◆ **Explore the material**:
A – Copy the text on cities and public art word for word, from "For cities to" up to and including "itself needs attention.".
B – Continue the text on cities and public art, starting after its last sentence.

◆ **Excerpted text**:

————

For cities to thrive, to be communicative and alive, and to function as catalysers of public life it is necessary to stimulate civic participation and community involvement. This at a time when denizens face increased social control, violence, alienation and privatisation of what was previously public. Simultaneously, cities are run as if they were corporate entities driven by profit and urban environments can become more about devising branding advantages to entice investors than about providing adequate conditions for its inhabitants. Manuel Castells, Bernard Tschumi, Paul Virilio, Richard Sennet and Edward Soja, among others, have all commented on the changing meaning of the city and on the fragmentation and dislocation of the urban environment. At times of conurbation, sprawl and megalopolis, even the word ‘city’ itself needs attention.

By temporarily intervening in the urban context, by reorganising memories and by temporarily taking on visionary and hybrid roles, for example as roles of designers and urban planners, artists participating in Madrid Abierto think about and relate to the city in innovative ways. As an annual platform, Madrid Abierto facilitate updated and situated accounts of what public art can be today. It challenges ways in which to plan and stimulate social interaction in Madrid. And for those who are curious definitions of public art, one attempt at describing it would be as an interdisciplinary practice involving, among others, artists, architects, designers, planners, writers, dancers and more. Or, as Jane Rendell characterise it “If there is such a practice as public art….then I argue that public art should be engaged in the production of restless objects and spaces, ones that provoke us, that refuse to give up their meanings easily but instead demand that we question the world around us” [1]. As it stands today, public art comes with massive agendas. Cultural theorist Malcolm Miles describes what he sees as the two main pitfalls of public art: First in its use as wallpaper to cover over social conflict and tensions, and second as a monument to promote the aspirations of corporate sponsors and dominant ideologies[2]. It is also worth noticing, as Jane Rendell eloquently points out, that traditionally the word ‘public’ stands for what is good; for democracy, accessibility, participation and egalitarianism. Set against an increasingly privatised world where ownership, exclusivity and elitist networks rule, it is quite possible the expression ‘public art’ need some attention as well.

————

◆ **Data shown**:

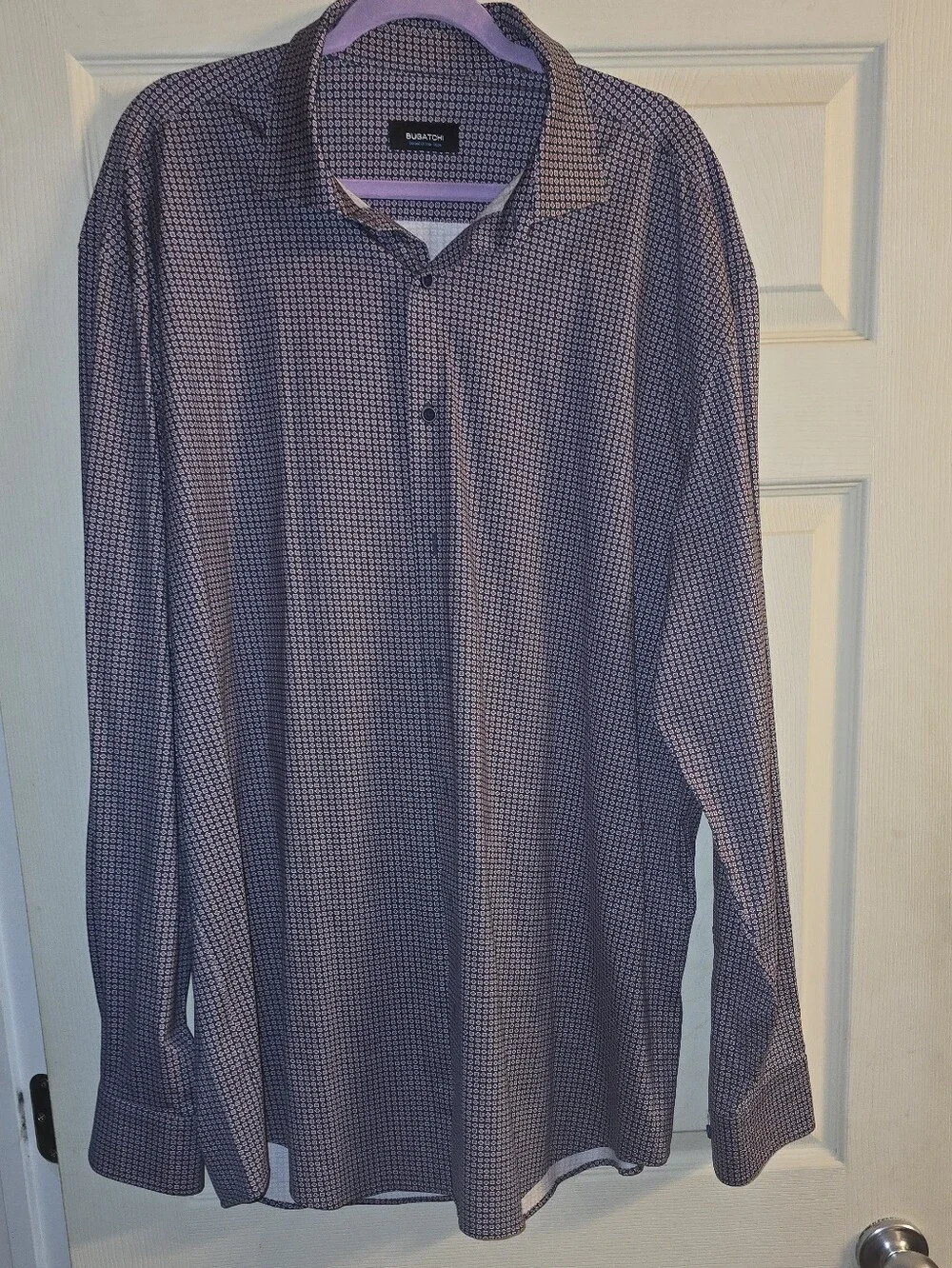 Bugatchi Men's Purple Micro-Check Dress Shirt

————

◆ **Solved tasks**:
A –
For cities to thrive, to be communicative and alive, and to function as catalysers of public life it is necessary to stimulate civic participation and community involvement. This at a time when denizens face increased social control, violence, alienation and privatisation of what was previously public. Simultaneously, cities are run as if they were corporate entities driven by profit and urban environments can become more about devising branding advantages to entice investors than about providing adequate conditions for its inhabitants. Manuel Castells, Bernard Tschumi, Paul Virilio, Richard Sennet and Edward Soja, among others, have all commented on the changing meaning of the city and on the fragmentation and dislocation of the urban environment. At times of conurbation, sprawl and megalopolis, even the word ‘city’ itself needs attention.

B –
Given the current framework, where society fails to negotiate the challenges of increased privatisation and where urban developments falls prey for dominating developers, how can art and artists work in order to present alternatives that looks at the situation differently? How can inertia and nostalgia be substituted by visionary and creative tools acting as catalysts for change? Madrid Abierto makes use of provocative and innovative ways to actively contribute to the debate. 

With the intention to assist as background information, and to feed a discussion about works that intervene in the city, what follows is a compiled and brief overview of historical initiatives and view points. Using mainly references stemming from city planning, my modest intention is to create a bridge between disciplines, hoping it may benefit art and artists and others involved.

In the beginning were the Viennese architect and planner Camillo Sitte (1843-1903). He is often cited as the founder of modern city planning, something he considered to be art[3]. In the mid 19th century Sitte toured Europe and tried to identify aspects that made towns welcoming and that succeeded in maintaining a friendly atmosphere. His conclusions, published under the title “City Planning According to Artistic Principles” (1889), marked the beginnings of a new era of city planning. Here, emphasis was on irregular structures and spacious plazas. “Squares and parks should be catalysers of public life, social condensers able to re-propose the way of life regarded as absent”[4]. Many of his ideas were similar to those of the British Garden City advocate Ebenezer Howard (1850-1928).

The Scotsman Patrick Geddes (1854 – 1932), geologist, botanist and later city planner, developed a classification scheme for planning around three components: Place, Work and Folk. In this he concluded that human society could be looked upon in similar ways as animal and plant societies. Geddes perceived of himself as a gardener who ordered the environment for the benefit of life. The difference between creating gardens as places for plant life, and cities as places for human life was, according to Geddes, only a matter of degree: “My ambition being … to write in reality – here with flower and tree, and elsewhere with house and city – it is all the same” [5]. For Geddes, the region was to become the visual expression of the order he detected in nature.

Geddes was not concerned with the training of experts. He was far more concerned that the ordinary citizen should have a vision and comprehension of the possibilities of their own cities and actively participate in city planning. His vision included a Civic Exhibition and a permanent centre for Civic Studies in every town. These centres would make efforts to reveal the correlations between thought and action, science and practice, sociology and morals. For this purpose, Geddes bought the Outlook Tower in Edinburgh 1892 and transformed it into a dynamic meeting place[6].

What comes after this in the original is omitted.